### Fragmento facilitado
El Fiscal

La gran verdad de la Semana Santa de Sevilla

Los hermanos Moya Sanabria en el traslado del Cristo de la Buena Muerte el pasado domingo.

Los hermanos Moya Sanabria en el traslado del Cristo de la Buena Muerte el pasado domingo. / M. G. (Sevilla)

Hay momentos, fotografías, pasajes, olores y frases con el poder de compendiar la Semana Santa. La Amargura por Cuna, "La vida es una semana", el abrazo del Nazareno a la Cruz, la fragancia que queda en un templo horas después de haberse apagado los carboncillos del incienso... Y encontrarte a los hermanos Moya Gómez (Juan, Gonzalo, Rafael y Bosco) portando el Cristo de la Buena Muerte un domingo de cuaresma por la tarde. Cuánta verdad hay en los cuatro hijos del inolvidable Juan Moya Sanabria (1951-2007) llevan sobre sus hombros la imagen a la que su padre consagró su vida. Los hijos y el padre unidos por la devoción a la Buena Muerte. Saben que al mirar su dulce rostro de ojos que duermen están contemplando exactamente el mismo al que su padre elevó tantas veces sus plegarias, sus preocupaciones, su gratitud... Y ahí radica la gran verdad de la Semana Santa y la prueba de autenticidad que supera polémicas, evoluciones de dudoso gusto, tendencias efímeras y gobernantes más o menos afortunados. Sin sentimiento, fe y memoria no es posible la Semana Santa, o no es posible vivirla en su plenitud. Contemplar una cofradía es recordar a quienes un día formaron en sus filas y tal vez te buscaron con una mirada discreta y te hablaron de las razones por las que salían con una cruz (una madre que murió, un hijo que sanó, un puesto de trabajo conseguido, una tradición que sumaba generaciones...). Cuando pasa una cofradía está pasando mucho más que un cortejo. Insignias, bordados, varas, monaguillos, cruces... Un muestrario de belleza que permite el recogimiento y la reflexión que acercan a Dios. Pero al mismo tiempo que todo eso pasa se abre el portón del reencuentro y ves mucho más de lo que estás viviendo, porque sabes perfectamente donde esperaba a esa cofradía quien ya no está. Y hasta te sitúas en ese sitio para hacerlo tú ese año. Y después buscas hueco en la taberna para tomarte la cerveza que él se tomaba. O te fijas en los nazarenos para evocar el puesto que él ocupaba. Ver una cofradía es revivir. Buscar una cofradía es tantas veces, ay, ir a la búsqueda de quien ya mora en la habitación de al lado. Y eso tiene muy poco que ver, más bien nada, con el ruido que condiciona tantas veces la fiesta más hermosa de la ciudad.

### Tarea A
Enumera las razones por las que, según el artículo sobre la Semana Santa de Sevilla, algunos salían con una cruz.
### Tarea B
Retoma el artículo sobre la Semana Santa de Sevilla justo después de su última oración y continúalo.
Los registros no son necesarios.

### Registros facilitados
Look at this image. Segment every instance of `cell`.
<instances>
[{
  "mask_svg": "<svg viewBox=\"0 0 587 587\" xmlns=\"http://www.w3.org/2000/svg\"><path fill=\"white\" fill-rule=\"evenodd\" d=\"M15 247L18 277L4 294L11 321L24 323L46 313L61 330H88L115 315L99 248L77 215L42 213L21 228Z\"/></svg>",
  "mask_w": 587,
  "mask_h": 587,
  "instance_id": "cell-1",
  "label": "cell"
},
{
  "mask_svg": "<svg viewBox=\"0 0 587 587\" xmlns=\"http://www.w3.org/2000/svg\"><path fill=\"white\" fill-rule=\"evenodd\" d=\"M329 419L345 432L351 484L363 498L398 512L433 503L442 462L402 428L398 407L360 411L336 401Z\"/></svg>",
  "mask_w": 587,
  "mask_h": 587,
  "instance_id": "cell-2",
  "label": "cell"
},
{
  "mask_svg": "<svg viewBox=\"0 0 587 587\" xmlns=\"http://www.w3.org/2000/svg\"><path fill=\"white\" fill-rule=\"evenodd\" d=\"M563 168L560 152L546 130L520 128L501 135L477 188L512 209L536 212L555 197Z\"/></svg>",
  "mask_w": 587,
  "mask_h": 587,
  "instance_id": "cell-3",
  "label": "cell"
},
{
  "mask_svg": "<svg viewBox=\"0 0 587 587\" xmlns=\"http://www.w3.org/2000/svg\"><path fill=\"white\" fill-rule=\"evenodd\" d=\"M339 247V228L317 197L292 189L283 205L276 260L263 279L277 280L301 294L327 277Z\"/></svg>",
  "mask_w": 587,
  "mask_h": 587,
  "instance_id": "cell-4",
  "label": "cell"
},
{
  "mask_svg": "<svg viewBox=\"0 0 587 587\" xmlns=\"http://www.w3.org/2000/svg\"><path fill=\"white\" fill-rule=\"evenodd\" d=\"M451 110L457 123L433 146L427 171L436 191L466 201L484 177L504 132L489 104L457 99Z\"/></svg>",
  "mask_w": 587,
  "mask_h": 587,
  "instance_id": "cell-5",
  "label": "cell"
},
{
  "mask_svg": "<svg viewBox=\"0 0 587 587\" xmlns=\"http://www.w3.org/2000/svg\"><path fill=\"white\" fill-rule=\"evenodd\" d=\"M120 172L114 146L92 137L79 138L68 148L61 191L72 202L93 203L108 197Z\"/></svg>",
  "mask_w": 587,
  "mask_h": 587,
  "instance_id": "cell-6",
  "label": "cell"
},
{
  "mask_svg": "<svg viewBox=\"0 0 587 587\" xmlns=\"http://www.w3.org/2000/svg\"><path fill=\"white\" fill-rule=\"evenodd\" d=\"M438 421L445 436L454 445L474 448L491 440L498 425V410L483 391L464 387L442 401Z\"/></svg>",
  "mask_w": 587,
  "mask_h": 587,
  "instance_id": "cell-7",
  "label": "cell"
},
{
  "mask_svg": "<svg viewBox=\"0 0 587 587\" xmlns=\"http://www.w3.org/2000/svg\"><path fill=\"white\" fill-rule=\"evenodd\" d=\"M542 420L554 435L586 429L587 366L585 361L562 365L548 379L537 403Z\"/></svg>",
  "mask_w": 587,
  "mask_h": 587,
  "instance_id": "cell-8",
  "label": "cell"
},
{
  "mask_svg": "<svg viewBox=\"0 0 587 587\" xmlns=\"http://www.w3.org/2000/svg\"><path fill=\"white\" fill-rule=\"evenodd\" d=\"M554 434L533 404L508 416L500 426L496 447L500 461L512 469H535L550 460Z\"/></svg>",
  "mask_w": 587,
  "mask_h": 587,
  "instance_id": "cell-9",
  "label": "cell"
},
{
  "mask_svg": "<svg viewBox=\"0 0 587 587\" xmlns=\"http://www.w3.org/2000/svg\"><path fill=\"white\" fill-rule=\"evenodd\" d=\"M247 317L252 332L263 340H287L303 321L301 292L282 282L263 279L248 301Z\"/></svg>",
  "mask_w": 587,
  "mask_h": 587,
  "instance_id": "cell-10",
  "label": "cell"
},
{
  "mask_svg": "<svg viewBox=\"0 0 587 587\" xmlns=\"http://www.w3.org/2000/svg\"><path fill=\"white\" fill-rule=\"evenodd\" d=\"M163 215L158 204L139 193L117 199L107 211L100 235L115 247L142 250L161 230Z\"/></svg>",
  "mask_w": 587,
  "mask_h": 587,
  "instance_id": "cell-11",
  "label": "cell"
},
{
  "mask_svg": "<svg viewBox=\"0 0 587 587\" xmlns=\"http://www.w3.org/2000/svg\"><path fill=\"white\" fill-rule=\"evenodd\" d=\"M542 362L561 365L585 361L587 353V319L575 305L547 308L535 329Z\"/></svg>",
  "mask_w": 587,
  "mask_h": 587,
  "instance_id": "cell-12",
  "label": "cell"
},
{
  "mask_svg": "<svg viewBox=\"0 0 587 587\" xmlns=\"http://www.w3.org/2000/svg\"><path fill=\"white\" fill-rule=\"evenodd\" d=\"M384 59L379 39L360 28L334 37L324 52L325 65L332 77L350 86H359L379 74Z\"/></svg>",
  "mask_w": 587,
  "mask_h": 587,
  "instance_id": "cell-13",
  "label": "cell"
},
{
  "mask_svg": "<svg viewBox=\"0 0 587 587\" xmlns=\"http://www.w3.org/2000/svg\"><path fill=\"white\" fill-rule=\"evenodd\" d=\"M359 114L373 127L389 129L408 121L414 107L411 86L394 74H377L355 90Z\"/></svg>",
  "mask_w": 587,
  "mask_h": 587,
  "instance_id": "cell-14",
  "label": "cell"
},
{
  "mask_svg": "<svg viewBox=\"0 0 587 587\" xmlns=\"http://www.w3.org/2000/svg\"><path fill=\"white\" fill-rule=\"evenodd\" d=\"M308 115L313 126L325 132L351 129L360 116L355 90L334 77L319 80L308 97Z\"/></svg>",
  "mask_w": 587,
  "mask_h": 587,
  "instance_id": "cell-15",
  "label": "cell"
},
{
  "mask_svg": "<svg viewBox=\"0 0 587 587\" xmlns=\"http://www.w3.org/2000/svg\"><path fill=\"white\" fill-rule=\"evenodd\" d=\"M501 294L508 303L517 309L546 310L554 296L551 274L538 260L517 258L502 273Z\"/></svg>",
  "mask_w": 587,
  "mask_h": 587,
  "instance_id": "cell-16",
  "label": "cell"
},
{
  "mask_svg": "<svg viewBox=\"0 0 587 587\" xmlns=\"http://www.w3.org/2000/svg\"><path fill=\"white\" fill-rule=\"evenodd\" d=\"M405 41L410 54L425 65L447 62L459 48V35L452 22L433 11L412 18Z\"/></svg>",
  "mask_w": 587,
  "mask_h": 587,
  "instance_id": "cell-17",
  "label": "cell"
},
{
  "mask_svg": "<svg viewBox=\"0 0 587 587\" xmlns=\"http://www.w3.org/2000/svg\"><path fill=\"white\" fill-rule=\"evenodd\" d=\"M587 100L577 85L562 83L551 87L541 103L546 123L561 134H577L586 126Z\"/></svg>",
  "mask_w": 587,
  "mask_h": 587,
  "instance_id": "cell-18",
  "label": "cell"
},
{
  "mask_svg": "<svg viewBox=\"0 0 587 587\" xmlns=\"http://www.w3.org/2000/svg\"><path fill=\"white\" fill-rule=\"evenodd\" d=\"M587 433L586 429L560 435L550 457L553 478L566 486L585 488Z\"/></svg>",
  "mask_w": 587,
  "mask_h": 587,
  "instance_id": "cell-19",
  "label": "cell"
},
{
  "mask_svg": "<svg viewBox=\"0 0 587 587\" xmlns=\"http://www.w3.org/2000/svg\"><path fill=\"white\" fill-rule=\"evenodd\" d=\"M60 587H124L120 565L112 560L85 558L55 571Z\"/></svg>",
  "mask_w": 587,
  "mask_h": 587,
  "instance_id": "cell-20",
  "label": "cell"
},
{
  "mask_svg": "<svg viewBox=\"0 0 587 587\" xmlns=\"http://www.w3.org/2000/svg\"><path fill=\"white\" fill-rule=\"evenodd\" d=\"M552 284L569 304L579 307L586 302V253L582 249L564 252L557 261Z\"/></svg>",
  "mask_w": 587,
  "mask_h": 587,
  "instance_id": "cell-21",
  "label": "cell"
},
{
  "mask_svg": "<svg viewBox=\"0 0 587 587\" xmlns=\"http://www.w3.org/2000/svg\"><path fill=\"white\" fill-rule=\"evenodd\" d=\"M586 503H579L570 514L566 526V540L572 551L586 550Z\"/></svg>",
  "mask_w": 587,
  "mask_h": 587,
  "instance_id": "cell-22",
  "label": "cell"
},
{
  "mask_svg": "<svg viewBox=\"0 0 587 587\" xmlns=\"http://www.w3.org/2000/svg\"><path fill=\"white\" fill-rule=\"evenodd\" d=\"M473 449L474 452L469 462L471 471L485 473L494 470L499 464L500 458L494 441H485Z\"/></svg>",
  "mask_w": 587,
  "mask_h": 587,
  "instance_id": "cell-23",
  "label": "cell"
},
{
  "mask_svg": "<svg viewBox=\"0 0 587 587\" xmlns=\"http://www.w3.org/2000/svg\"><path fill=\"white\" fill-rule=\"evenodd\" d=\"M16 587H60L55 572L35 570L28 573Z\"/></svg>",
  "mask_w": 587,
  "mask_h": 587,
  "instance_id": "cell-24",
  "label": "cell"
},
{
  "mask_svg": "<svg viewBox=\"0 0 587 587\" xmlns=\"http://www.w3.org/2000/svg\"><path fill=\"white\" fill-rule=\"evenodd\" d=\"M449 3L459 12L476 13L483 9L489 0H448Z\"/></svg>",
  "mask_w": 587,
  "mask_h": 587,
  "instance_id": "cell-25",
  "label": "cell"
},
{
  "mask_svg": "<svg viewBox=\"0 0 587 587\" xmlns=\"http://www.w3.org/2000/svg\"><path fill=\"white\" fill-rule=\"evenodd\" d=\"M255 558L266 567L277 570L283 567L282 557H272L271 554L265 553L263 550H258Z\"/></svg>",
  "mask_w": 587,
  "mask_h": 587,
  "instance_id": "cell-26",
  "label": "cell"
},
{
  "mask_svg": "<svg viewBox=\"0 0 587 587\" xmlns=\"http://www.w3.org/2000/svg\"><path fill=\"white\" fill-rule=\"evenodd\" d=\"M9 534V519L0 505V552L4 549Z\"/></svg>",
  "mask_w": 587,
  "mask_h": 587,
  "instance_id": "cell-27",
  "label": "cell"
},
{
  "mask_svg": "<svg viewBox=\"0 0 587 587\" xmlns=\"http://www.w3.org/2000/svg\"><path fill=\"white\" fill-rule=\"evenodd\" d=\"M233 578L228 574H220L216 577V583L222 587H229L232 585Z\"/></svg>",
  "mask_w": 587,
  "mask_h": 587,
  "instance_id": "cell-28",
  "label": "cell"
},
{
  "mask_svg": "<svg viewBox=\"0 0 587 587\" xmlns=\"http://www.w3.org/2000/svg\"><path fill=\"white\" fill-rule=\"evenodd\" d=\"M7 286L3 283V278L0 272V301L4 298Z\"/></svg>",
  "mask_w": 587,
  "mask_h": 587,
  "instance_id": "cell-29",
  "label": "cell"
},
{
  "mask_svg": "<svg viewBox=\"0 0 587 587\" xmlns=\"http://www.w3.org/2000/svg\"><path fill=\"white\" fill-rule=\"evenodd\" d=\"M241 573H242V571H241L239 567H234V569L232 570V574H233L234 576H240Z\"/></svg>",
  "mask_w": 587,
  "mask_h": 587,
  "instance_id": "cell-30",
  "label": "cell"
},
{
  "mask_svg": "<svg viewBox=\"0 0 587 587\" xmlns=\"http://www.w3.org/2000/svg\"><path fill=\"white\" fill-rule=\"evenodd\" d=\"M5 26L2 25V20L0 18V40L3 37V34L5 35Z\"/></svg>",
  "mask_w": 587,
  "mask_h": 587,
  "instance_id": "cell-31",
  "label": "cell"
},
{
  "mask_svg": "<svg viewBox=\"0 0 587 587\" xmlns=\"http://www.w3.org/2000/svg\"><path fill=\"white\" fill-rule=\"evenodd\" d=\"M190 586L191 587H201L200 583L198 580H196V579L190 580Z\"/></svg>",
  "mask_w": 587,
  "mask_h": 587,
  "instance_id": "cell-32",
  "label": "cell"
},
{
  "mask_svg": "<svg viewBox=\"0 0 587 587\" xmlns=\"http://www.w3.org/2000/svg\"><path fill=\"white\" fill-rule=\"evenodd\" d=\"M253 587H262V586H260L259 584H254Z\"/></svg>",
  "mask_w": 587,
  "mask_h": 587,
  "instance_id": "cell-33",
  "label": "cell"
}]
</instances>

### Respuesta A
- Una madre que murió.
- Un hijo que sanó.
- Un puesto de trabajo conseguido.
- Una tradición que sumaba generaciones.

### Respuesta B
El Cristo que nos une al padre. La Virgen que mantiene viva la relación con la madre. La lonja, el balcón, la ventana. La gran verdad de la Semana Santa es que nos mantiene en comunión con quienes ya reciben la luz perpetua. Los cuatro hijos y el padre. Las cuatro ramas y el tronco. Los lirios morados a los pies del Señor como perenne tributo a la memoria. No hay hermandad que no se sustente en estas grandes verdades. Por eso la cofradía es el refugio, el lugar donde se halla el alivio, donde cicatrizan las heridas, donde se brinda y se llora, se reza y nos emocionamos, nos transmiten un legado que transmitimos, buscamos los altares como hornacinas donde dejar las oraciones, encontramos el consuelo al pedir un pañuelo de la Virgen para el enfermo, llevamos a los buenos amigos para compartir nuestras devociones y, siempre, siempre, honramos la memoria de los difuntos. Un día nos fue entregada de forma natural el tesoro de la Semana Santa para su custodia, disfrute y transmisión. Hoy como ayer. No hay guerras, revoluciones, pandemias, cambios de regímenes, modas ni excesos que hayan acabado nunca con esa gran verdad en la que se sustenta todo, en este caso compendiada en una imagen: el Cristo y los hijos. La Semana Santa más pura. Sin excesos, en familia, con la sencillez y el recogimiento interior de las cosas importantes, con la  profunda alegría de la fe.